--- Start Data section ---
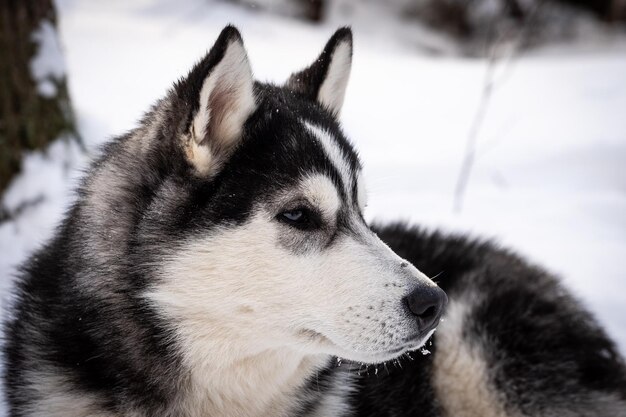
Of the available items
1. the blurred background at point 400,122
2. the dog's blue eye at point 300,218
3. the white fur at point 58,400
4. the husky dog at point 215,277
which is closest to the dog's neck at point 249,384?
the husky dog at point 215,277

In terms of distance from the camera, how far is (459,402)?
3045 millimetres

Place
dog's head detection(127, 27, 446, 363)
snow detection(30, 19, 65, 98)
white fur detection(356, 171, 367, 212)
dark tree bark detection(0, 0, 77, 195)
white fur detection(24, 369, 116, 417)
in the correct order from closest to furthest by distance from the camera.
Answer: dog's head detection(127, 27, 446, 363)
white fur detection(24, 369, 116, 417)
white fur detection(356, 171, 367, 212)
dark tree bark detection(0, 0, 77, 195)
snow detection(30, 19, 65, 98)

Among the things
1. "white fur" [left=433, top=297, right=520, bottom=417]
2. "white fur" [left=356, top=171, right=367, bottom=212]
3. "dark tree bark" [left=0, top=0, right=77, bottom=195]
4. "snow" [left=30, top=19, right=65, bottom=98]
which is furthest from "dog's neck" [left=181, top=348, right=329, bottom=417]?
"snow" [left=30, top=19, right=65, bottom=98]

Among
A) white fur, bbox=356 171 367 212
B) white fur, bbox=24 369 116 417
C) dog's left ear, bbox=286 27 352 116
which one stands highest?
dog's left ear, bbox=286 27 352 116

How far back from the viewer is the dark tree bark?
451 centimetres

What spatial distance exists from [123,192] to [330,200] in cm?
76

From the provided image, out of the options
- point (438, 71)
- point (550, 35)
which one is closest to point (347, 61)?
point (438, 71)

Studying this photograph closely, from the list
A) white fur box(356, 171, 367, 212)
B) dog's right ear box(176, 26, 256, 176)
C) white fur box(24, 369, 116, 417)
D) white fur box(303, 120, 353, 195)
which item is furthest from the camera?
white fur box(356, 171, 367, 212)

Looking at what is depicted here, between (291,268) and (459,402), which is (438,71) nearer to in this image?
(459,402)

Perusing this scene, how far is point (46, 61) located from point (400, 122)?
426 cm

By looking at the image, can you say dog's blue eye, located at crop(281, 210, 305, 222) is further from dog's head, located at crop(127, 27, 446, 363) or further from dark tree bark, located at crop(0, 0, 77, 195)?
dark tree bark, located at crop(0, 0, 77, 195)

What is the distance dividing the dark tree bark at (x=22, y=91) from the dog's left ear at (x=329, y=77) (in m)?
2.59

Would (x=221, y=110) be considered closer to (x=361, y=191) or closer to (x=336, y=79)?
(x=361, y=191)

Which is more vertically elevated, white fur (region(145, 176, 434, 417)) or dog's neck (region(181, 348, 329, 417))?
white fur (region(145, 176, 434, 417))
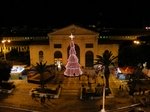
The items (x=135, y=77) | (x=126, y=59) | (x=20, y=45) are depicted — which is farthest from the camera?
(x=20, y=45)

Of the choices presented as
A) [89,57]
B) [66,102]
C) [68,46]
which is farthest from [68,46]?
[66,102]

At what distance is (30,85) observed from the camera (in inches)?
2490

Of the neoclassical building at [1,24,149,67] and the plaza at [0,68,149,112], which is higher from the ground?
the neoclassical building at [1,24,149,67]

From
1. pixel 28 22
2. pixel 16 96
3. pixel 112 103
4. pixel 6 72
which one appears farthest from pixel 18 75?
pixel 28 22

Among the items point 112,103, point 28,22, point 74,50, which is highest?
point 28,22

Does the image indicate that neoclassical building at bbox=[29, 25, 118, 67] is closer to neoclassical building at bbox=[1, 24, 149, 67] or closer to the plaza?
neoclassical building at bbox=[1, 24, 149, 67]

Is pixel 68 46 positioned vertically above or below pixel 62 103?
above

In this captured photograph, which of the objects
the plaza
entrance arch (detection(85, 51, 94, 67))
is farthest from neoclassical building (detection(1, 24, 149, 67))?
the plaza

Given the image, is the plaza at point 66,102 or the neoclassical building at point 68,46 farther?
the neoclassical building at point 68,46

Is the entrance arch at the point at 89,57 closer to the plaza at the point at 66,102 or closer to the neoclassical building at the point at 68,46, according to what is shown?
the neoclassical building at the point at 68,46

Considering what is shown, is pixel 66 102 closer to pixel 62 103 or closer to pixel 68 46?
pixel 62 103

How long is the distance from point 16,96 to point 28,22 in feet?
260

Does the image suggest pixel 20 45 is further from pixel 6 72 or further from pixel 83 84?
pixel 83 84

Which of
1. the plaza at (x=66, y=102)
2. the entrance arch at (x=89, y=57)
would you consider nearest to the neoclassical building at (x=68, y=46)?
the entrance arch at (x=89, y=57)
--- End Data section ---
--- Start Data section ---
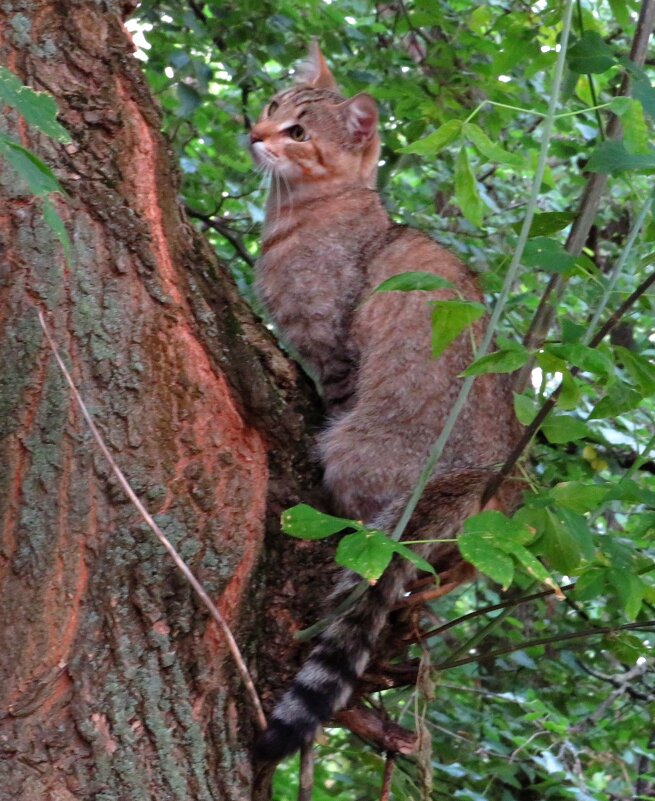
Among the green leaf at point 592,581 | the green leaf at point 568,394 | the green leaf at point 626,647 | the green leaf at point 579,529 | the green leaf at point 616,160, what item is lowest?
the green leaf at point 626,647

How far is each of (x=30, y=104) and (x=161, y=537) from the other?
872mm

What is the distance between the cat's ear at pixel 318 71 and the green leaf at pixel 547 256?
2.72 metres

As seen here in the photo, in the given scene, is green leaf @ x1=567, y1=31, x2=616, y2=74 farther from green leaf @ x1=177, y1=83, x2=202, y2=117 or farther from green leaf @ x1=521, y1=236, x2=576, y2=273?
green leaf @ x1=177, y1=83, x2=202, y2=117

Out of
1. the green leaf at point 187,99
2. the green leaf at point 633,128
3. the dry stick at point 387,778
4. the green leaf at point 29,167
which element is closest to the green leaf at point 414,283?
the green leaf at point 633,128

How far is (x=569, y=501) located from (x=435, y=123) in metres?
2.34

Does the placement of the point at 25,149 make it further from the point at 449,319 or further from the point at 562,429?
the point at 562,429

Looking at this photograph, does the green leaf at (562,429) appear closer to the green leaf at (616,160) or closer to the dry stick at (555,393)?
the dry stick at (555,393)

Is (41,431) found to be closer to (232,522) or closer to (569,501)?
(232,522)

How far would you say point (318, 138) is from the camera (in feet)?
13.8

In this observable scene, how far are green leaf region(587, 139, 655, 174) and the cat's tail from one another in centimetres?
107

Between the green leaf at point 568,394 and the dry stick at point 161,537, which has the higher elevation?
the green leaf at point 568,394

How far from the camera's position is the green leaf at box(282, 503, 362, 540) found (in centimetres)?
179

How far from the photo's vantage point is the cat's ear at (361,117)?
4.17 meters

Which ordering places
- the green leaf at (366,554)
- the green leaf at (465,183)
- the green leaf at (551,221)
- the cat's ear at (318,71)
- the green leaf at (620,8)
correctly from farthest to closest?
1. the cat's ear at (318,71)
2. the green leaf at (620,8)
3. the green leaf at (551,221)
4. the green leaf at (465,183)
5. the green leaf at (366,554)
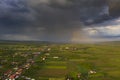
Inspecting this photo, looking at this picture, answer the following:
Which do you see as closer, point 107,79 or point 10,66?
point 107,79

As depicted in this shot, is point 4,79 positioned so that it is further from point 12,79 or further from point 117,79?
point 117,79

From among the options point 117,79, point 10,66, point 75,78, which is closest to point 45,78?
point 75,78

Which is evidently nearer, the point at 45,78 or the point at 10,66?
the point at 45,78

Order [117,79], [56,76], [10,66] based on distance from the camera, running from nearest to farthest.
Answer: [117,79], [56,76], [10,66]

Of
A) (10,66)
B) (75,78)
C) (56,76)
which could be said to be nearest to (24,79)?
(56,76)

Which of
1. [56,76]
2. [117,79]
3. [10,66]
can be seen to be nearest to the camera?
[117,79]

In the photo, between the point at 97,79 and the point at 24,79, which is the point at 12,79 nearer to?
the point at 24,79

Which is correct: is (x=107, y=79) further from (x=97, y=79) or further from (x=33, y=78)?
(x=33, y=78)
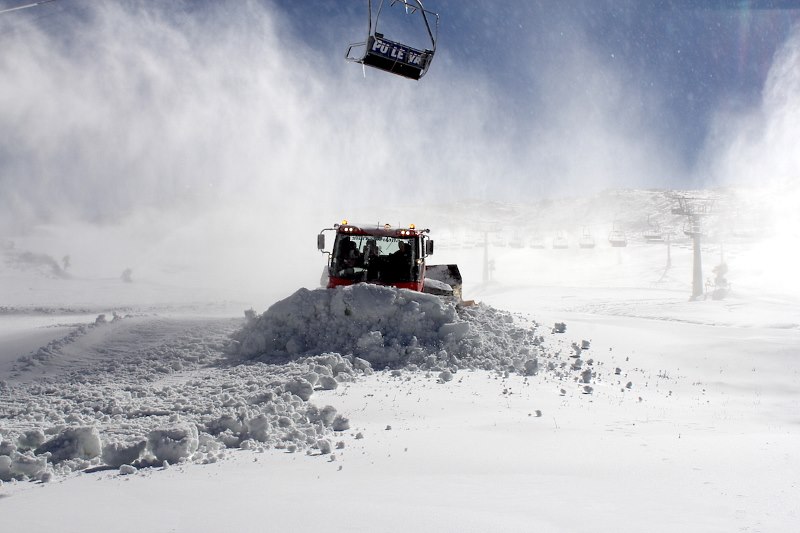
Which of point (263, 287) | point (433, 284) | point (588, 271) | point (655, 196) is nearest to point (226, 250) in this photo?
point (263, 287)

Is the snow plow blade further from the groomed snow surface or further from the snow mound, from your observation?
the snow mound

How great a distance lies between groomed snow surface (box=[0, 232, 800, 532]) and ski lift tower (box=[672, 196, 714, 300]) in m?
--- End Data section ---
--- Start Data section ---
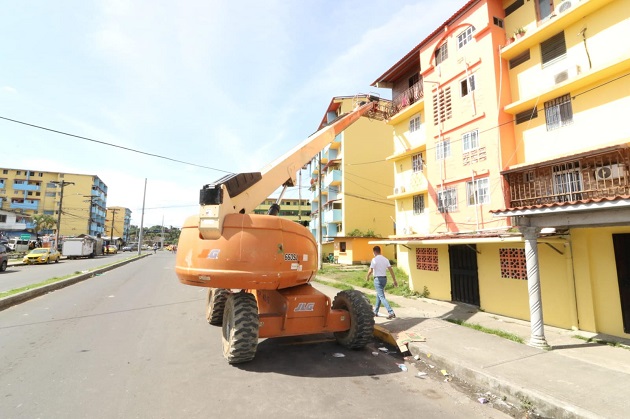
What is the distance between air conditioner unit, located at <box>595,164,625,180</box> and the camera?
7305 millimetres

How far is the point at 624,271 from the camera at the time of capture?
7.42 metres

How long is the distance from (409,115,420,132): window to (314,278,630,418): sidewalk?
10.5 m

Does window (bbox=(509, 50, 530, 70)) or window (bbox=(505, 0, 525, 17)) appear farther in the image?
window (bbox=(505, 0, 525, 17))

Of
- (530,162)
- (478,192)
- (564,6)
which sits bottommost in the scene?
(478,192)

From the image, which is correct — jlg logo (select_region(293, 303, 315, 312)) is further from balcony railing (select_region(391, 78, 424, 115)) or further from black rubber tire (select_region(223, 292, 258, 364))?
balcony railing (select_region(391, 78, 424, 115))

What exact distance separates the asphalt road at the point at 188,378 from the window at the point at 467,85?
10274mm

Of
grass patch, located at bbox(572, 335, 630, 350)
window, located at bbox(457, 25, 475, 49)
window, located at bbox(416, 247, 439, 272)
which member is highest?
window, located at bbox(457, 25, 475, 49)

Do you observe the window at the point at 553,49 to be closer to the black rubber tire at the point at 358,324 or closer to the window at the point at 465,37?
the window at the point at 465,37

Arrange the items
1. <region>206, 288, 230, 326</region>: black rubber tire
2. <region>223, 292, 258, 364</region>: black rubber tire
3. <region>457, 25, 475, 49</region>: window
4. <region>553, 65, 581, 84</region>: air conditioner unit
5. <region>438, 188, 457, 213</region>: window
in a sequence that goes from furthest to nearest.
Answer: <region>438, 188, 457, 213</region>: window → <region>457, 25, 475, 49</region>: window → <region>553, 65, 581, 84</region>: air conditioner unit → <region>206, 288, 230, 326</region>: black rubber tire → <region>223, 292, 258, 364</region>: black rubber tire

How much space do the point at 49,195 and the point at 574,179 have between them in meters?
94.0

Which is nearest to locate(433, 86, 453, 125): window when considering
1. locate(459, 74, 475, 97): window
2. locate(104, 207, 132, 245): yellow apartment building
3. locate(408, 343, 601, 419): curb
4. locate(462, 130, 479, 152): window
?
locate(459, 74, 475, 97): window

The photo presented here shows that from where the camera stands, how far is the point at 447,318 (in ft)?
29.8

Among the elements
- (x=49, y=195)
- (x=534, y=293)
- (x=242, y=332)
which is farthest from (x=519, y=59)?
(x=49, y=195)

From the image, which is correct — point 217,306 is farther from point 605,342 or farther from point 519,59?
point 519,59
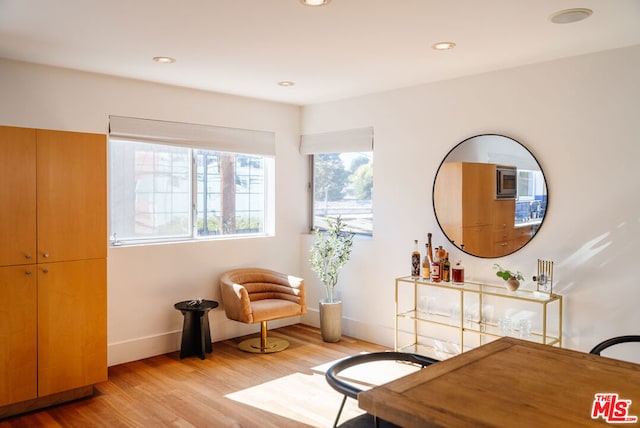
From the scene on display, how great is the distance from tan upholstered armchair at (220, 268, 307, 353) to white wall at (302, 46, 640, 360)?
--- End Data section ---
Goal of the exercise ▸
Copy out the entries verbatim from the line with "Which is nearest" to the line with "From the scene", both included, leaving out the pictures.

Task response ▸
Which is nearest to locate(433, 86, 453, 125): window when considering
1. locate(459, 74, 475, 97): window
2. locate(104, 207, 132, 245): yellow apartment building
3. locate(408, 343, 601, 419): curb
4. locate(462, 130, 479, 152): window
?
locate(459, 74, 475, 97): window

The photo presented here shows that from where the camera stands, how far is the point at 447,318 (in ft)?
29.8

Among the elements
- (x=49, y=195)
- (x=534, y=293)
- (x=242, y=332)
which is farthest from (x=519, y=59)?
(x=49, y=195)

From the image, which is correct — point 217,306 is farther from point 605,342 or farther from point 519,59?
point 519,59
From the scene on display, how great is the distance from tan upholstered armchair at (220, 268, 307, 353) to white wall at (302, 46, 640, 360)?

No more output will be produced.